Below are a list of Cirro specific terms and their definitions.

Dashboard: A page where you can create multiple tables and plots side by side from multiple datasets.
Dataset: A group of one or more files that lives inside a project. Each dataset has a "type" which defines what kinds of files must be included, though a dataset can have more files than just what is required.
Notebook: Refers to a Jupyter Notebook, which is a stand alone place to write and run code (often Python code, but other languages are available, like R). Notebooks can read in multiple datasets from a project and write out new files. Notebooks live inside a notebook environment.
Notebook Environment: A location where you can run and save notebooks in the browser. Notebooks and the files they create all live in a notebook environment. A project can have multiple notebook environments.

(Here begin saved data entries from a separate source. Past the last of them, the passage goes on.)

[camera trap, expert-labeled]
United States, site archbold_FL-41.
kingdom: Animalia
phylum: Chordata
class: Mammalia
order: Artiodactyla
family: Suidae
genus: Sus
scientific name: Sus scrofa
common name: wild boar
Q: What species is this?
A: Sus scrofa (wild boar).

Pipeline: A set of code, often using Nextflow, that runs analysis on datasets and writes out new datasets. Pipelines are also sometimes referred to as "processes" or "workflows".
Project: A top-level container that holds datasets, samples, references, etc, with their own unique users and billing codes.
Reference: Additional data files needed for a pipeline to run, like metadata or "normal" samples. All reference files uploaded in a project are available for use by all datasets in that project.
Sample: Metadata on the data files in a project that come either from parsing the file names or from a samplesheet.csv file. All samples in a project are available for use by all datasets in that project.